With a muttered word the orderly took them to the far end of the corridor and showed them a big, old fashioned bathroom where they all took turns to wash. He then escorted them back to the main hall on the first floor of the castle and threw open another door next to that of the General's office.
Kuporovitch was there standing with his back to a big fire of logs. Another orderly was laying a mahogany table for five people. Moving over to a’ sideboard the General poured out five glasses of vodka.
The fiery spirit made Angela choke but Gregory took his down in one gulp, as he knew he was expected to do, and was poured a second ration as they sat down to table where, to start off with, they were given helpings of caviar which would have cost a pound a portion in London.
It was their first opportunity for nearly two months to learn anything of the progress of the war and the General spoke quite freely about it when they questioned him.
The Finns had put up a much stronger resistance than had been expected.

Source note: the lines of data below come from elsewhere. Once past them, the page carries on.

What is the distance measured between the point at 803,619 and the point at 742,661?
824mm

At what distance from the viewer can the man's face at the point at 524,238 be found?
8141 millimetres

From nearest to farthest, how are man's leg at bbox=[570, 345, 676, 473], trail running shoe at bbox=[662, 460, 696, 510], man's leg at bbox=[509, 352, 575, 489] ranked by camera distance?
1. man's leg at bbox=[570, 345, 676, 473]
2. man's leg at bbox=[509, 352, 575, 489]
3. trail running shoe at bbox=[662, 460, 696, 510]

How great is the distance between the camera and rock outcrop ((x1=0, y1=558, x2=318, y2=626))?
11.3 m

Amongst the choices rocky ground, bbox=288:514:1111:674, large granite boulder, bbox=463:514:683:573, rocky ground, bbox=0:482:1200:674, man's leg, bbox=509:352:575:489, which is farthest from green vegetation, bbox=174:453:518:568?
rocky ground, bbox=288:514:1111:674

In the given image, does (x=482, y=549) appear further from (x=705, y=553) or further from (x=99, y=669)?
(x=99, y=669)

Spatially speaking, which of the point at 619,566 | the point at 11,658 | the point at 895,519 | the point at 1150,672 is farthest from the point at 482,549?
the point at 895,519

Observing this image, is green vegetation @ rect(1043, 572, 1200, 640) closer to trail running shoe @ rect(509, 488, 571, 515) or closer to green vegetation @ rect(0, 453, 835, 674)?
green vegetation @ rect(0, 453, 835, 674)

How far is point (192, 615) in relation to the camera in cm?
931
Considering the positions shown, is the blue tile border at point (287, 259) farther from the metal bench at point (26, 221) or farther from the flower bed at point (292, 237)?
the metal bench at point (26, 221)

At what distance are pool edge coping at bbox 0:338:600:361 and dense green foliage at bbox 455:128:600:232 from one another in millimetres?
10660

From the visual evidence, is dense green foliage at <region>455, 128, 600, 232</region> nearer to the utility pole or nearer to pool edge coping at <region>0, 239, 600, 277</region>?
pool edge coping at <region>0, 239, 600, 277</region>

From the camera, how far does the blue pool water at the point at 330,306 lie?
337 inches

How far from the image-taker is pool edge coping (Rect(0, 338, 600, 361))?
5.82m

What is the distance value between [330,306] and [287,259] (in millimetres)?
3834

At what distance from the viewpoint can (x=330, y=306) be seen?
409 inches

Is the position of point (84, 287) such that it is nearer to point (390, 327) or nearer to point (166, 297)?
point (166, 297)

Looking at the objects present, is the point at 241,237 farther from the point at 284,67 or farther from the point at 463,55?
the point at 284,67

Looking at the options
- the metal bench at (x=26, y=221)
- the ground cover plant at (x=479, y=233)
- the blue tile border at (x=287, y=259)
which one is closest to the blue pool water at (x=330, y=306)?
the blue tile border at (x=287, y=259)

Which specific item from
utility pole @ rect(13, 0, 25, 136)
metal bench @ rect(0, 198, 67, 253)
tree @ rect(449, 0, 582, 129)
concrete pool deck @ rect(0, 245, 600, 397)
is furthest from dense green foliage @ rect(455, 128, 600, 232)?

It seemed that the Soviet Political Commissars had been grossly misinformed. They had believed that they had only to create a Finnish Communist Government under Kuusinen for the Finnish workers to arise and revolt against the brigand, Mannerheim; but that had not proved the case at all. Instead of a walkover the war was proving an expensive business for the Soviet. The early attacks on the Mannerheim Line had failed completely so many more troops had been brought up and another onslaught launched between January the 22nd and 28th; but that had failed also. It had not been until a third great offensive, at the end of the first week in February, that the line had even been dented at its coastal extremity to the south and the Finns were still holding their first line positions in the north, at Taipale, where the line ended on Lake Ladvga.
The Soviet attacks had proved equally disastrous against the Finnish waistline further north and owing to the incredibly bad communications several Russian divisions had been very badly mauled. The General attributed these reverses to the fact that, against the advice of the military commanders, the politicals had insisted that second rate troops were quite good enough to use in the easy victory they anticipated over Finland; but he said he thought that things would be different now as Marshal Budenny had brought some of his crack divisions up to be employed on the Karelian Isthmus, and the Russian War Lord, Marshal Voroshilov, had taken command of operations there in person.
As a dish of venison was served they passed to the war between Germany and England and France; but about this the General had little to tell. He said that all over Europe it had proved the severest winter for the best part of a century. Even England was reported to have been under snow for several weeks at a stretch and Central Europe had been entirely frozen up; which probably accounted for the continued delay in the launching of the threatened Nazi Blitzkrieg.